The summit also unveiled the Content India Trends Report, whose findings made for bracing reading. Daoud Jackson, senior analyst at OMDIA, set the tone: “By 2030, online video in India will nearly double the revenue of traditional TV, becoming the main driver of growth.” He noted that in 2025, India produced a quarter of all YouTube videos globally, overtaking the United States, while Indians collectively spend 117 years daily on YouTube and 72 years on Instagram. Traditional subscription TV is declining as free TV and connected TV gain ground, forcing broadcasters to innovate. “AI-generated content is just 2 per cent of engagement,” Jackson added, “highlighting the dominance of high-quality human content. The key for Indian media companies is scaling while monetising effectively from day one.”

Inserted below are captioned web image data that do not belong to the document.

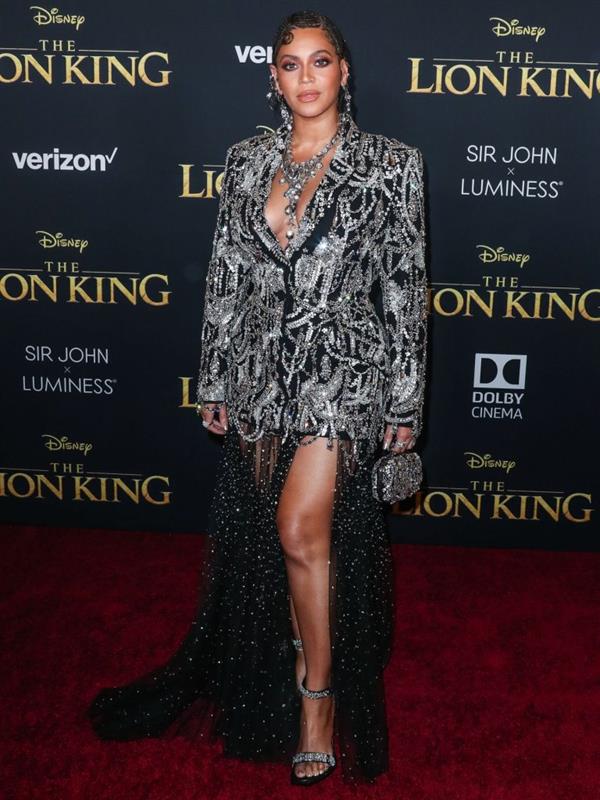 Beyonce braless boobs and areola peek showing off nice cleavage on the red carpet for the premiere of  The Lion King .






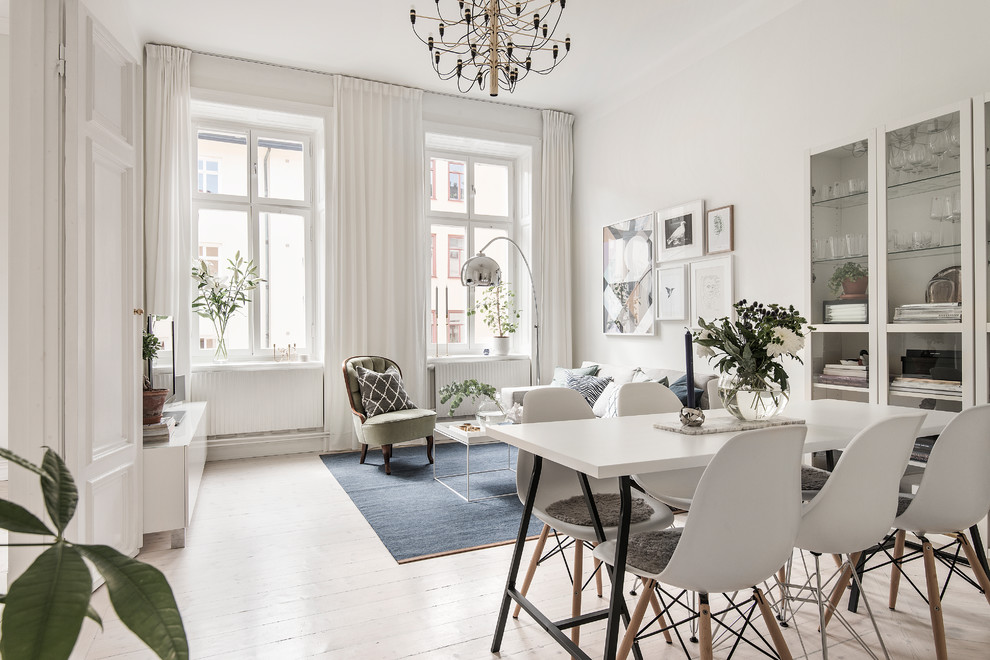 Scandi dining room in Stockholm with white walls.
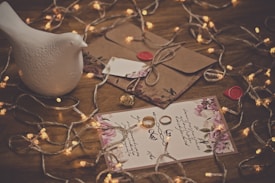A decorative white ceramic bird is positioned on a wooden surface surrounded by delicate string lights. Below, there are floral-themed envelopes sealed with red wax, and an ornate piece of jewelry similar in appearance to a ring. A card embellished with elegant script and floral patterns completes the arrangement.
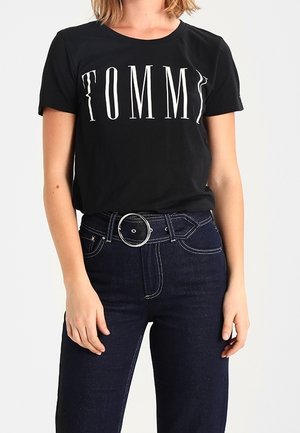 Vrouw in een zwart T-shirt met de tekst "TOMMY" en donkerblauwe high-waisted spijkerbroek met een ronde zilveren riemgesp.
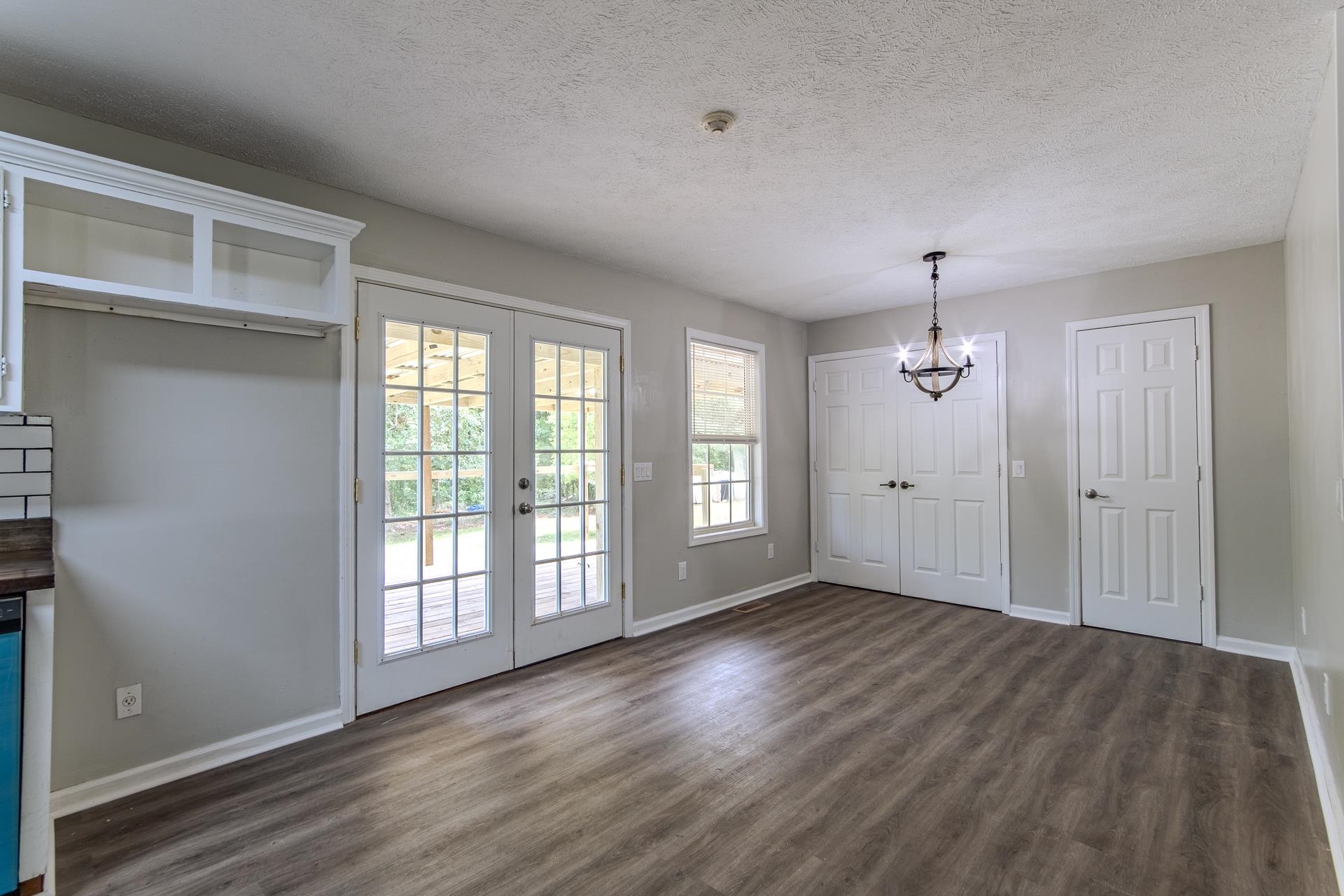 1633 Hardin Graveyard Road Adamsville, TN 38310 - Photo 12 of 33 a view of an empty room with wooden floor and a window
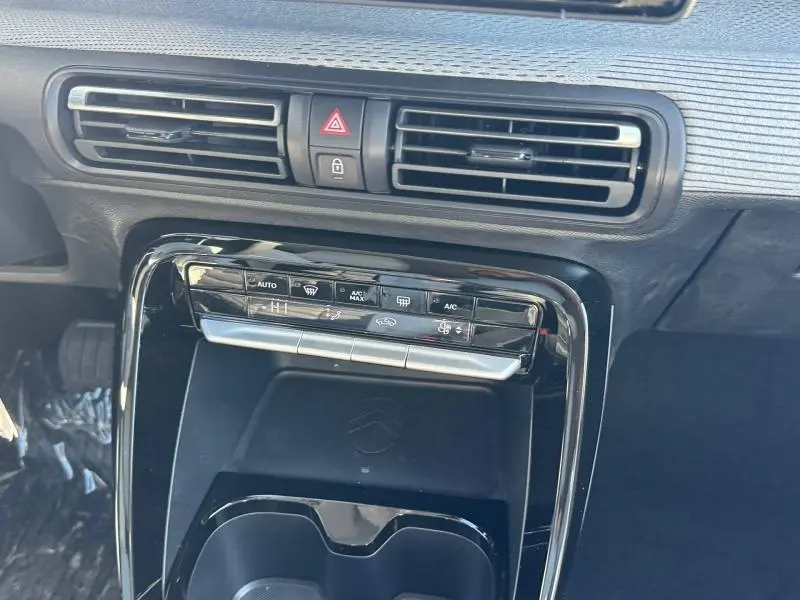 Vue rapprochée de la console centrale noire brillante du Citroën C3 Aircross 2026 avec commandes climatisation et aérateurs.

Hannah Walsh, principal analyst at Ampere Analysis, added hard numbers to the picture. India produced over 24,000 titles in January 2026 alone, with 19,000 available internationally. The country now accounts for 12 per cent of Asia-Pacific content spend, up from 8 per cent in 2021, outpacing both Japan and China. Key exporters include JioStar, Zee Entertainment, Sony India, Amazon and Netflix, delivering over 7,500 Indian-produced titles abroad each year. The top importing markets are Saudi Arabia, the UAE, Egypt, the United States and the Philippines. Scripted content dominates globally at 88 per cent, with crime dramas and children’s and family titles performing particularly strongly.
Manoj Dobhal, chief executive and executive director of Dish TV India, framed the summit’s ambition squarely. “Stories don’t need translation. They need a platform, discovery, and reach, local or global,” he said. “India produces more movies than any country, our streaming platforms compete globally, and our tech and creators win international awards. Yet fragmentation slows growth. Producers, platforms, and tech move in different lanes. We need shared spaces, collaboration, and an ecosystem where ideas, technology, and people meet. That is why we built Content India.”
The data, the pitches and the prize money all pointed to the same conclusion: India is not waiting for the world to discover its stories. It is building the infrastructure to sell them.